Course:CPSC522/Gender Classification using Temporal Patterns in Movie Ratings

From UBC Wiki

Gender Classification using Temporal Patterns in Movie Ratings

This page delves into the realm of user gender prediction using temporal movie rating sequences. Leveraging recurrent neural networks, we investigate the impact of temporal patterns on accuracy.

Principal Author: Amirhossein Abaskohi

Abstract

This page presents a comprehensive exploration of user gender prediction, focusing on the analysis of temporal movie rating sequences. Leveraging the capabilities of Recurrent Neural Networks (RNNs), we delve into the intricate dynamics that connect movie preferences to user gender. Notably, our investigation extends beyond conventional approaches by scrutinizing the influence of sequence length on prediction accuracy, drawing inspiration from seminal work such as the review on human detection in surveillance videos by Paul et al.[1] We explore variations in sequence length at the 25% quartile, median, and mean, systematically unraveling nuanced patterns in user behavior. By thoroughly the Movie Lens dataset, our goal is to investigate whether we can detect gender based on the temporal activities of users.
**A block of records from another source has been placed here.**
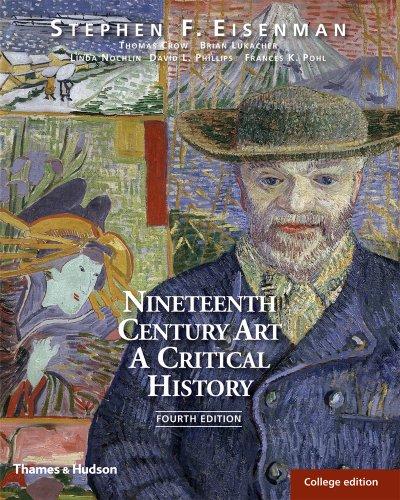 9780500288887: Nineteenth Century Art: A Critical History (Fourth Edition)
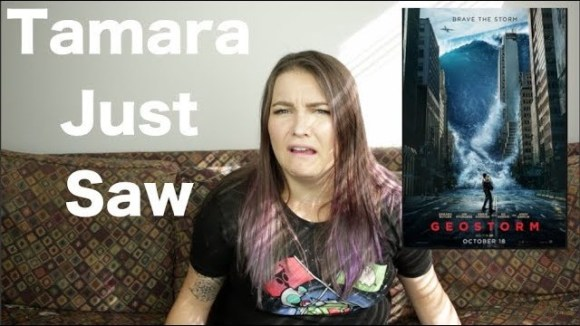 Channel Awesome - Geostorm - tamara just saw
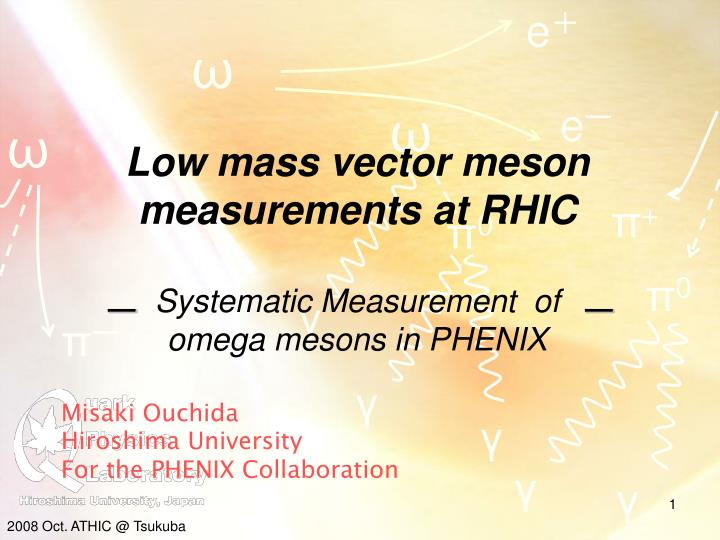 low mass vector meson measurements at rhic systematic measurement of omega mesons in phenix n.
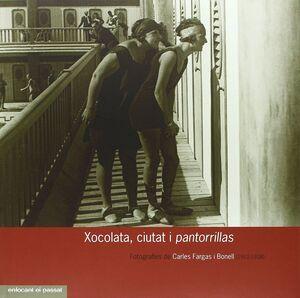 XOCOLATA, CIUTAT I PANTORRILLAS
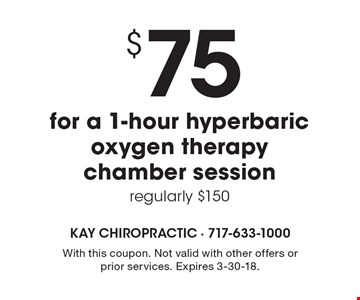 $75 for a 1-hour hyperbaric oxygen therapy chamber session. Regularly $150. With this coupon. Not valid with other offers or prior services. Expires 3-30-18.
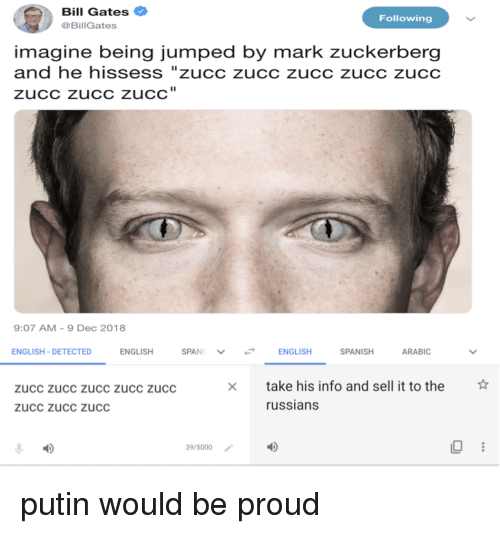 """Arabic: Bill Gates  @BillGates  Following  imagine being jumped by mark zuckerberg  and he hissess """"zucc zucc zucc zucc zucc  zuCC zucC zuCC  9:07 AM-9 Dec 2018  ENGLISH-DETECTED  ENGLISH  ENGLISH  SPANISH  ARABIC  ☆  take his info and sell it to the  russians  zucc zucc zucc zUCc zucc  zucc zucc zucC  39/5000 putin would be proud"""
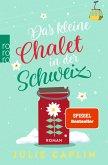 Das kleine Chalet in der Schweiz / Romantic Escapes Bd.6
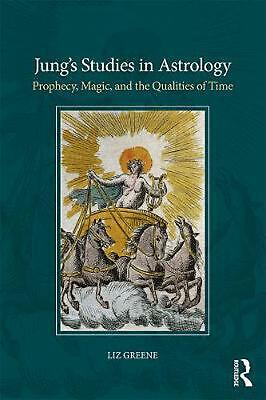 Jung's Studies in Astrology: Prophecy, Magic, and the Qualities of Time by Liz G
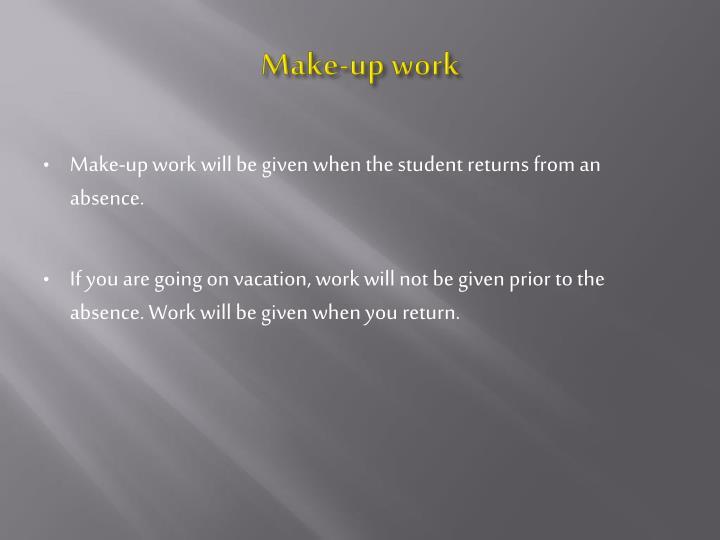 Make-up work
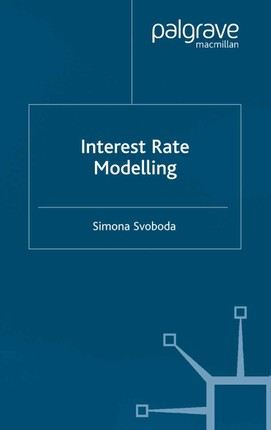Interest Rate Modelling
This study not only reveals the connection between temporal dynamics and gender prediction but also aligns with related research in surveillance, offering valuable insights for improving the accuracy of such models.

Builds on

This page build on information from Recurrent Neural Networks and Long Short Term Memory Networks pages.

Related Pages

There is not other related pages.

Content

Introduction

Understanding and predicting user behavior is inherently linked to recognizing the diverse preferences that may exist between different demographic groups. Gender, as a fundamental aspect of identity, often influences individual preferences and behaviors. Numerous studies have explored the variations between men and women in various domains, shedding light on distinctions that extend beyond mere demographics [2][3]. However, when delving into the MovieLens dataset, we encounter limitations in terms of detailed information about movies, such as genre or title, that could typically be processed using Natural Language Processing (NLP) techniques. Despite these limitations, the dataset does provide valuable temporal information and users' ages. Leveraging these features becomes especially crucial given the acknowledged differences between men and women in their movie preferences. By incorporating Recurrent Neural Networks (RNNs) into our analysis, we aim to extract meaningful patterns from the temporal aspects of user behavior. Moreover, considering users' ages and occupation additional dimensions allows us to account for generational nuances that contribute to the complexity of gender prediction. This approach highlights the significance of exploring alternative data dimensions when traditional information is limited, offering a unique perspective on predicting gender based on temporal activities.

Data

GroupLens Research has curated and generously shared rating datasets from the MovieLens website[4]. Specifically, we are utilizing the MovieLens 100K dataset[5], a stable benchmark dataset released in April 1998. This dataset comprises 100,000 ratings contributed by 1,000 users across a selection of 1,700 movies. It serves as a reliable foundation for benchmarking and exploring various aspects of collaborative filtering and user behavior.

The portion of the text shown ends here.